Whether the liberal Protestants or the Joycean humanists actually have a better means of advancing happiness than the Mormons is a more debatable point. The evidence drawn from the mainline and UU membership rolls thus far does not tend to land in our favor. I am even less persuaded that romantic love is so necessary to happiness in all cases -- it seems to me that it depends a great deal on the individual person. But the possibility that religion in general might one day be about the preservation of our humanity, rather than the effort to transcend it -- that the goal of forming a religious community at all might be the harnessing of collective strength for the protection and advancement of life on this Earth, rather than in any worlds to come, is one that appeals to me deeply.

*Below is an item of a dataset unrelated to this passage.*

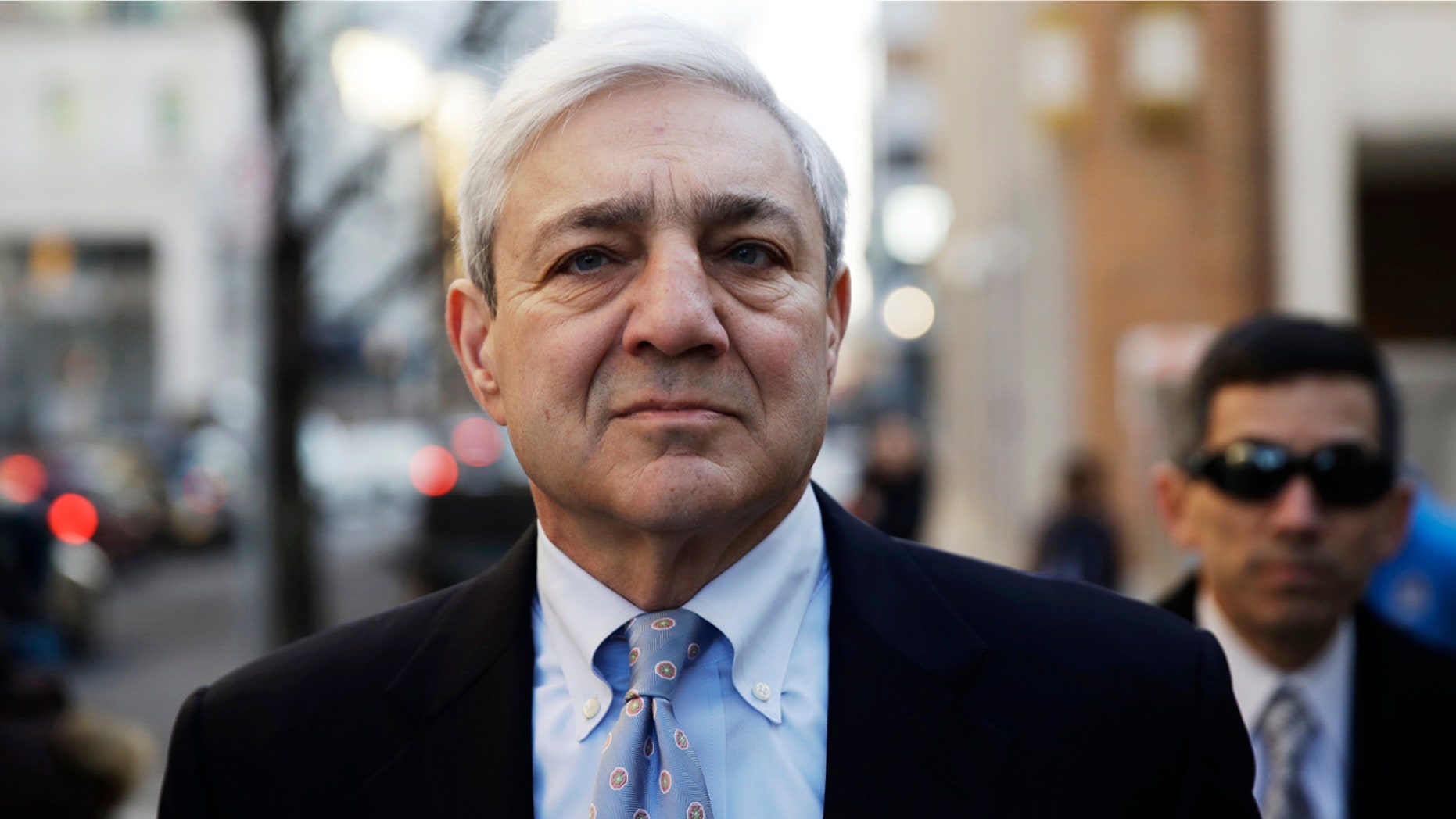 Former Penn State president Graham Spanier walks to the Dauphin County Courthouse in Harrisburg, Pa., Monday, March 20, 2017.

Maybe Dutcher didn't mean to suggest this possibility at all. Maybe I'm reading my own preoccupations into it. But it's clear he meant something other that what thousand others have meant before, in films that might have begun from the exact same premiss. Dutcher has repaid a long slog through neglected film sub-genres, and he has done so with something other than the faintly mean-spirited laughter I have been known to indulge in on this odyssey. He repaid it with a film that is moving, at last, and was apparently of some interest to me, whose review of it has now taken the better part of two days to write.